• Directions for this task
Would you output the entries below only from the line containing "Connectivity Conservation Management" through the line containing "Ryan Braun, Carlos", exactly as they stand and with both ends included?

• Data extracts
┄┄┄┄┄┄┄┄┄┄
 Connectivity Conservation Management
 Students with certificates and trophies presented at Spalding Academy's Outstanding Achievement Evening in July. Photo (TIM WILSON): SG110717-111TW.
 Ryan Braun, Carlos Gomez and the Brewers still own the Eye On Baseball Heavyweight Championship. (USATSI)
┄┄┄┄┄┄┄┄┄┄
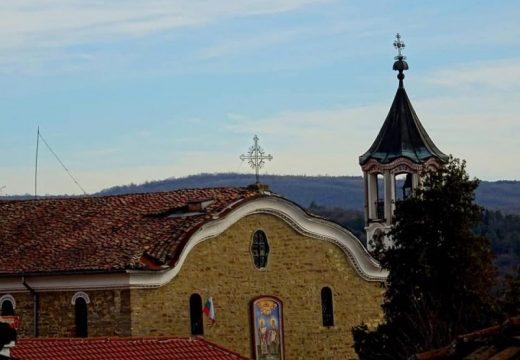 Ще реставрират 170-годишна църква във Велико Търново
┄┄┄┄┄┄┄┄┄┄
• Expected output
 Connectivity Conservation Management
 Students with certificates and trophies presented at Spalding Academy's Outstanding Achievement Evening in July. Photo (TIM WILSON): SG110717-111TW.
 Ryan Braun, Carlos Gomez and the Brewers still own the Eye On Baseball Heavyweight Championship. (USATSI)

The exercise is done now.